**Short problem**
Word for word, repeat the entries, minus the pictures.

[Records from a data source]
━━━━━━━━

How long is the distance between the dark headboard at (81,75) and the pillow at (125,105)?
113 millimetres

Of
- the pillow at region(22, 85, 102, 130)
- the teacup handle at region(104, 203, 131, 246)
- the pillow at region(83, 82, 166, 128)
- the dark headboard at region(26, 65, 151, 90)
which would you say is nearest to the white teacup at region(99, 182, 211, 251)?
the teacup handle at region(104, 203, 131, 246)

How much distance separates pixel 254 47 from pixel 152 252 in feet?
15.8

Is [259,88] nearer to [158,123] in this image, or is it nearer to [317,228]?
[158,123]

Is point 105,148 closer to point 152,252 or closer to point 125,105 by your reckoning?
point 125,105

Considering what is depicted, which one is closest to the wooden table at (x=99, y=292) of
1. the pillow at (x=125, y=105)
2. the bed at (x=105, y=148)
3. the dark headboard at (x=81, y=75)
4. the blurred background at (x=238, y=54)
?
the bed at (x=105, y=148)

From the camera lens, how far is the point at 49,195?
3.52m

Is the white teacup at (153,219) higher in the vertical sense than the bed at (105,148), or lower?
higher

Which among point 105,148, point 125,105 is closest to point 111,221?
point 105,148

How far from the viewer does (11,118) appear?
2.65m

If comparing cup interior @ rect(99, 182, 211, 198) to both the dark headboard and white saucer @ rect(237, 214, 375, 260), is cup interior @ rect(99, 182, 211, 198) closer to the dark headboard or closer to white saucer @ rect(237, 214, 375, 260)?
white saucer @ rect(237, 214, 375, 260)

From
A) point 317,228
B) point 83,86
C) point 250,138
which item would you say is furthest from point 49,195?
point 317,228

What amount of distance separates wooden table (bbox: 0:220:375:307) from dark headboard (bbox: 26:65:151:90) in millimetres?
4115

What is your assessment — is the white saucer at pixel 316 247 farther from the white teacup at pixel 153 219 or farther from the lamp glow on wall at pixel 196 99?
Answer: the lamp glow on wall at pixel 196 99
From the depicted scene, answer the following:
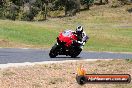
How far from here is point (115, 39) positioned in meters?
48.9

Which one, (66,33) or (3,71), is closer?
(3,71)

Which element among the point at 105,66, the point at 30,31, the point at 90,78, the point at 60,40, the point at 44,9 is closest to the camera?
the point at 90,78

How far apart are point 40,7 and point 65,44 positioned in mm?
94583

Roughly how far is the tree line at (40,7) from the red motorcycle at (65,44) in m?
75.0

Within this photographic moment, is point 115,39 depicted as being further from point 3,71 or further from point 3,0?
point 3,0

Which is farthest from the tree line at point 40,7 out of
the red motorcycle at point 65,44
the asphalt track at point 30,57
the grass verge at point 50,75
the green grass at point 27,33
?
the grass verge at point 50,75

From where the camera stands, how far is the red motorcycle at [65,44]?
20.8 metres

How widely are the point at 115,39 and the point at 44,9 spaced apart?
67.6m

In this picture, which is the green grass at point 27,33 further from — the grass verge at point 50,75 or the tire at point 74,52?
the grass verge at point 50,75

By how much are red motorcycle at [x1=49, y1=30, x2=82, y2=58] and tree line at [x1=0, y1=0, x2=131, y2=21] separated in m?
75.0

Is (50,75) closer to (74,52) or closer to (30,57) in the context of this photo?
(30,57)

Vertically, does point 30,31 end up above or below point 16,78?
below

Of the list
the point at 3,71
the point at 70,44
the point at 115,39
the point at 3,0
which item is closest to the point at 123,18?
the point at 3,0

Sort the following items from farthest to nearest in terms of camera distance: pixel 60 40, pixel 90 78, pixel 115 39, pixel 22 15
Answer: pixel 22 15 < pixel 115 39 < pixel 60 40 < pixel 90 78
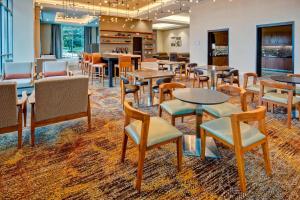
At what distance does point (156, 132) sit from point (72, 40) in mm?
20382

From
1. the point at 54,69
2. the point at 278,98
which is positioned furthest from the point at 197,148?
the point at 54,69

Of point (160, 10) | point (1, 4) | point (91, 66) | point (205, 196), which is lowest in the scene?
point (205, 196)

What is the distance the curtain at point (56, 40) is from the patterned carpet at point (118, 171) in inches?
682

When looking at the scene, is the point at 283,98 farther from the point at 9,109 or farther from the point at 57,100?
the point at 9,109

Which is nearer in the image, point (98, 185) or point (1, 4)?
point (98, 185)

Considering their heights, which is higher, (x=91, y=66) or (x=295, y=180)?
(x=91, y=66)

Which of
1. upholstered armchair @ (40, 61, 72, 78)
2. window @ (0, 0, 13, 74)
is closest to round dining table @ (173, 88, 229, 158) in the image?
upholstered armchair @ (40, 61, 72, 78)

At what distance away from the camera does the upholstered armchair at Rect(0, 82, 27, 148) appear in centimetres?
278

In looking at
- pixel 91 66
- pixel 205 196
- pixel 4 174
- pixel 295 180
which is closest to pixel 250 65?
pixel 91 66

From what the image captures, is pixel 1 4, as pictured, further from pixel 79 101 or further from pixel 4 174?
pixel 4 174

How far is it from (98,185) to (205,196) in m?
1.01

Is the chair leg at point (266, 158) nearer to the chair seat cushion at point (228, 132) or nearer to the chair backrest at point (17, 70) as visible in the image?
the chair seat cushion at point (228, 132)

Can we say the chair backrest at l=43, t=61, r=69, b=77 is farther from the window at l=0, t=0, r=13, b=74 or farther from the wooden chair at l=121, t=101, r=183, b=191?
the wooden chair at l=121, t=101, r=183, b=191

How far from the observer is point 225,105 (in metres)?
3.26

━━━━━━━━

**In response**
How long is the distance between the dark headboard at (81,75) and the pillow at (125,105)?
113 millimetres

Of
- the pillow at region(22, 85, 102, 130)
- the teacup handle at region(104, 203, 131, 246)
- the pillow at region(83, 82, 166, 128)
- the dark headboard at region(26, 65, 151, 90)
which would you say is nearest to the white teacup at region(99, 182, 211, 251)?
the teacup handle at region(104, 203, 131, 246)

How much distance separates pixel 254 47 from pixel 152 252 in feet?
15.8

Is [259,88] nearer to [158,123] in this image, or is it nearer to [317,228]?
[158,123]

Is point 105,148 closer to point 152,252 or closer to point 125,105 by your reckoning?
point 125,105

Considering what is depicted, which one is closest to the wooden table at (x=99, y=292) of
1. the pillow at (x=125, y=105)
2. the bed at (x=105, y=148)
3. the dark headboard at (x=81, y=75)
4. the blurred background at (x=238, y=54)
?
the bed at (x=105, y=148)

From the camera lens, how far is the point at 49,195?
3.52m

Is the white teacup at (153,219) higher in the vertical sense than the bed at (105,148), or lower?
higher

Which among point 105,148, point 125,105 is closest to point 111,221?
point 105,148

How far from the viewer does (11,118) appear?
2.65m

If comparing cup interior @ rect(99, 182, 211, 198) to both the dark headboard and white saucer @ rect(237, 214, 375, 260), is cup interior @ rect(99, 182, 211, 198) closer to the dark headboard or closer to white saucer @ rect(237, 214, 375, 260)?
white saucer @ rect(237, 214, 375, 260)

From
A) point 317,228
B) point 83,86
C) point 250,138
which item would you say is furthest from point 49,195?
point 317,228

What amount of distance separates wooden table (bbox: 0:220:375:307) from dark headboard (bbox: 26:65:151:90) in millimetres?
4115

What is your assessment — is the white saucer at pixel 316 247 farther from the white teacup at pixel 153 219 or farther from the lamp glow on wall at pixel 196 99?
Answer: the lamp glow on wall at pixel 196 99
From the depicted scene, answer the following:
How far from here is point (115, 39) positioned in meters?
48.9

Which one, (66,33) or (3,71), is closer?
(3,71)

Which element among the point at 105,66, the point at 30,31, the point at 90,78, the point at 60,40, the point at 44,9 is closest to the camera?
the point at 90,78

How far apart are point 40,7 and point 65,44 positioned in mm?
94583

Roughly how far is the tree line at (40,7) from the red motorcycle at (65,44) in m?
75.0

Within this photographic moment, is point 115,39 depicted as being further from point 3,71 or further from point 3,0?
point 3,0

Which is farthest from the tree line at point 40,7 out of
the red motorcycle at point 65,44
the asphalt track at point 30,57
the grass verge at point 50,75
the green grass at point 27,33
?
the grass verge at point 50,75

From where the camera stands, how far is the red motorcycle at [65,44]?
20.8 metres

How widely are the point at 115,39 and the point at 44,9 spaced apart?
67.6m

In this picture, which is the green grass at point 27,33 further from — the grass verge at point 50,75 or the tire at point 74,52?
the grass verge at point 50,75

By how much are red motorcycle at [x1=49, y1=30, x2=82, y2=58] and tree line at [x1=0, y1=0, x2=131, y2=21] separated in m?
75.0

Is (50,75) closer to (74,52) or closer to (30,57) in the context of this photo?
(30,57)

Vertically, does point 30,31 end up above or below point 16,78?
below

Of the list
the point at 3,71
the point at 70,44
the point at 115,39
the point at 3,0
which item is closest to the point at 123,18?
the point at 3,0

Sort the following items from farthest to nearest in terms of camera distance: pixel 60 40, pixel 90 78, pixel 115 39, pixel 22 15
Answer: pixel 22 15 < pixel 115 39 < pixel 60 40 < pixel 90 78
At what distance does point (156, 132) sit from point (72, 40) in mm?
20382

From
1. the point at 54,69
2. the point at 278,98
which is positioned furthest from the point at 197,148?
the point at 54,69

Of point (160, 10) | point (1, 4) | point (91, 66) | point (205, 196), which is lowest in the scene?
point (205, 196)

What is the distance the curtain at point (56, 40) is from the patterned carpet at point (118, 171) in inches?
682

When looking at the scene, is the point at 283,98 farther from the point at 9,109 or farther from the point at 57,100?
the point at 9,109

Which is nearer in the image, point (98, 185) or point (1, 4)?
point (98, 185)

Considering their heights, which is higher, (x=91, y=66) or (x=295, y=180)?
(x=91, y=66)

Which of
1. upholstered armchair @ (40, 61, 72, 78)
2. window @ (0, 0, 13, 74)
is closest to round dining table @ (173, 88, 229, 158) in the image?
upholstered armchair @ (40, 61, 72, 78)

At what distance away from the camera does the upholstered armchair at Rect(0, 82, 27, 148) appear in centimetres?
278

In looking at
- pixel 91 66
- pixel 205 196
- pixel 4 174
- pixel 295 180
which is closest to pixel 250 65?
pixel 91 66

From what the image captures, is pixel 1 4, as pictured, further from pixel 79 101 or further from pixel 4 174?
pixel 4 174

How far is it from (98,185) to (205,196) in m?
1.01

Is the chair leg at point (266, 158) nearer to the chair seat cushion at point (228, 132) or nearer to the chair backrest at point (17, 70) as visible in the image?
the chair seat cushion at point (228, 132)

Can we say the chair backrest at l=43, t=61, r=69, b=77 is farther from the window at l=0, t=0, r=13, b=74 or farther from the wooden chair at l=121, t=101, r=183, b=191?
the wooden chair at l=121, t=101, r=183, b=191

How far from the observer is point 225,105 (in metres)?
3.26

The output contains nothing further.